En las antípodas de la pieza originaria de la saga, Thor (Kenneth Branagh, 2011), esta tercera entrega de las aventuras del dios del trueno abandona por completo la altisonancia shakesperiana de la primera y la impostada oscuridad de la segunda para abrazar definitivamente el tono ligero y cómico que introdujo Guardianes de la Galaxia (James Gunn, 2014) en el Universo Marvel. De este modo, la historia huye de complejidades argumentales para explotar al máximo las peripecias de los personajes en su anhelo por salvar a la civilización asgardiana de su temible final, al tiempo que se explaya en los gags visuales y los chistes de diálogo.
Y ahí reside la gran virtud y el gran defecto de la película. Por un lado, frente al drama grandilocuente de las últimas entregas de la casa Marvel se agradece un tono desenfadado y estrambótico que invite tanto a la risa como al disfrute de la acción. Pero, por otro lado, la preeminencia del humor sobre el argumento y las premisas de los personajes no hace sino desvirtuar el sentido mismo de la obra.

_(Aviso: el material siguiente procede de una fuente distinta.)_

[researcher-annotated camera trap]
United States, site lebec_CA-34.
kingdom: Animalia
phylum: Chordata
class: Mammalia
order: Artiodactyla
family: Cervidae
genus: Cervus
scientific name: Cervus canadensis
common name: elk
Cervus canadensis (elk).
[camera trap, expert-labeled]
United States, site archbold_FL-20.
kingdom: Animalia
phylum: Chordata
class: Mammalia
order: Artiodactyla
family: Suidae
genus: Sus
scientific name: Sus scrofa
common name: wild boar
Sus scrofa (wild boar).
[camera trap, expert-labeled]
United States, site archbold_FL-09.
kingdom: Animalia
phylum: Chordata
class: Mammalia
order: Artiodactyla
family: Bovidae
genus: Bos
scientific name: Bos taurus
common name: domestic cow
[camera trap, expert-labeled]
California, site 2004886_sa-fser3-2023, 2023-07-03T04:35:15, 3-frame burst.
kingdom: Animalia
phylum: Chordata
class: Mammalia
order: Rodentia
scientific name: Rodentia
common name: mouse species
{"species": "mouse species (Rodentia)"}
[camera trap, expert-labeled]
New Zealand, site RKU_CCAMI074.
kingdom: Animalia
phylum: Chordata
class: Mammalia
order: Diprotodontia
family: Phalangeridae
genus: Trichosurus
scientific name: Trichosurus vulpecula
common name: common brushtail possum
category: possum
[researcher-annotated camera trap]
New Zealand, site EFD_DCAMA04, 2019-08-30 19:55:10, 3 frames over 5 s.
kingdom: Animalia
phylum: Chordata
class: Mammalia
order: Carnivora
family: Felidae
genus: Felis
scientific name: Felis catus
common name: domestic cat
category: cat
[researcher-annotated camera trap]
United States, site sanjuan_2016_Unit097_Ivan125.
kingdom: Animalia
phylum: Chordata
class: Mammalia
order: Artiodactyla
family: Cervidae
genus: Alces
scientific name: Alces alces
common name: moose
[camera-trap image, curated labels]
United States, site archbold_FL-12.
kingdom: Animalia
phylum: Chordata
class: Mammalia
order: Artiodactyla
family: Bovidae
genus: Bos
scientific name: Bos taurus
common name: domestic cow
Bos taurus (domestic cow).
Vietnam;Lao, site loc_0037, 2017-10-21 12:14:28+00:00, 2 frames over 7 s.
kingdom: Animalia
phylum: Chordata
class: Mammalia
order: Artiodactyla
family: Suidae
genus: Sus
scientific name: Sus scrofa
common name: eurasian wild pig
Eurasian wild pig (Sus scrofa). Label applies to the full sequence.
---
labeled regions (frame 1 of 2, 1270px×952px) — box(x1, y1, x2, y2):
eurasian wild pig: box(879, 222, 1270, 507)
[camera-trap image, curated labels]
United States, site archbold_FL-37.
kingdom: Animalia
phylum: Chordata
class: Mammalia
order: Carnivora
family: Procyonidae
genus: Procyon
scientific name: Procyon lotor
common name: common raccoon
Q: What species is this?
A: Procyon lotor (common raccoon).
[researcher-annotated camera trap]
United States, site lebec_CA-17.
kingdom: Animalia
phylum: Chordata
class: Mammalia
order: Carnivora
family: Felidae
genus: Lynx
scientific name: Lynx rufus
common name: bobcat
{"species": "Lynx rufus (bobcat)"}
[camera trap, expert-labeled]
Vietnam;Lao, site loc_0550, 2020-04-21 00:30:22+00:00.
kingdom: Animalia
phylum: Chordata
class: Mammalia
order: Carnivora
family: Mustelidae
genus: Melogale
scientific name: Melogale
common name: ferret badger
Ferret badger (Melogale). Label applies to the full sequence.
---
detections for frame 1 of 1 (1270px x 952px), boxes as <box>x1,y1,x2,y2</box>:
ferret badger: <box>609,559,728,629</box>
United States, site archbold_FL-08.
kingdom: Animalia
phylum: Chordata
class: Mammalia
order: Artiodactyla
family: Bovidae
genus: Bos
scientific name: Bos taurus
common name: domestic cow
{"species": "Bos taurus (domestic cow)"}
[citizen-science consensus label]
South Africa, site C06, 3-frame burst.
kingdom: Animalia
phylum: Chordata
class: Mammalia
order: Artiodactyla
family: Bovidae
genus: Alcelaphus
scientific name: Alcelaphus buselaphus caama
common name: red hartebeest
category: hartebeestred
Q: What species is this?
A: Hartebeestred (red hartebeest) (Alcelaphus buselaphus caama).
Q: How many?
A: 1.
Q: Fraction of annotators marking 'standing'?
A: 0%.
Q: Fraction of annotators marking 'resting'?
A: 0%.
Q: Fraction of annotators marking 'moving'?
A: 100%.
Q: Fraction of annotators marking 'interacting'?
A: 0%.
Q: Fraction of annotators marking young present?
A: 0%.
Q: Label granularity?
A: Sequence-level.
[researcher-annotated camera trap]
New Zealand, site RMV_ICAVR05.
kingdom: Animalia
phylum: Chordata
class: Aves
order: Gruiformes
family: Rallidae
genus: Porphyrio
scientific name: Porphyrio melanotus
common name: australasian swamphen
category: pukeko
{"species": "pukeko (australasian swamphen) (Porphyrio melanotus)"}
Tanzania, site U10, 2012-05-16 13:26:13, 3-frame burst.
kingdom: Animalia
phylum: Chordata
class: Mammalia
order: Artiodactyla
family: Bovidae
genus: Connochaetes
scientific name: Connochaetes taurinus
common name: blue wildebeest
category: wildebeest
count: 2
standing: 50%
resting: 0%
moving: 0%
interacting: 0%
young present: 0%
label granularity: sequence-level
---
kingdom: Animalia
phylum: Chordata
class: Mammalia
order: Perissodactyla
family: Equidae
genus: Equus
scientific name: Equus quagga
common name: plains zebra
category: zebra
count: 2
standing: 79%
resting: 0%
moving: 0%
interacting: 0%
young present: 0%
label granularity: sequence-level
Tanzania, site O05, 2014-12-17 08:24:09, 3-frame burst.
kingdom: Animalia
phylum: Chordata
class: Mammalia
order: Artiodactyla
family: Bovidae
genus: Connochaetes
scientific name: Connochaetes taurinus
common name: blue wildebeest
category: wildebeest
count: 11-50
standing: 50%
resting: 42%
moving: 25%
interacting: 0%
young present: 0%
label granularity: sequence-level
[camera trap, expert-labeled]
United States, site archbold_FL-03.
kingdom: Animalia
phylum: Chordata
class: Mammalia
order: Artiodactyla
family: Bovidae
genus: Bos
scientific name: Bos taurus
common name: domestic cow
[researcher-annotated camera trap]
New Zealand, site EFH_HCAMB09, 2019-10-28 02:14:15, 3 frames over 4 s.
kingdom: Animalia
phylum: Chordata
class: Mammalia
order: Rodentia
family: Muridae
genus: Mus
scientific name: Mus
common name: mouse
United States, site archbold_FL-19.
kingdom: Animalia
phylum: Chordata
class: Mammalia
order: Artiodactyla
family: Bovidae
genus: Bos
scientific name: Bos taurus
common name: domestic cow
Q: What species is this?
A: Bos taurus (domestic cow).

Thor: Ragnarok suena a payasada. El desenfado por momentos se torna extravagancia y desafección, restando importancia dramática tanto a los héroes como a los villanos. Hulk, que ejerce de compañero de armas del protagonista, transgrede sus propios principios para convertirse en una versión circense de sí mismo; en un recurso cómico, en un chiste. Goldblum lleva al villano hasta la parodia del absurdo, jugando mitad en la horterada mitad en la idiotez. Y Thor sigue adoleciendo del problema que siempre ha presentado con el humor: es un personaje tan colmado de virtudes que difícilmente puede agarrarse a la comedia del desdichado a la que tan bien juegan en Guardianes de la Galaxia o en Spiderman Homecoming (Jon Watts, 2017).
Con todo, la película no deja de ser otra pieza del puzzle que está componiendo Marvel y así hay que entenderla, como una más.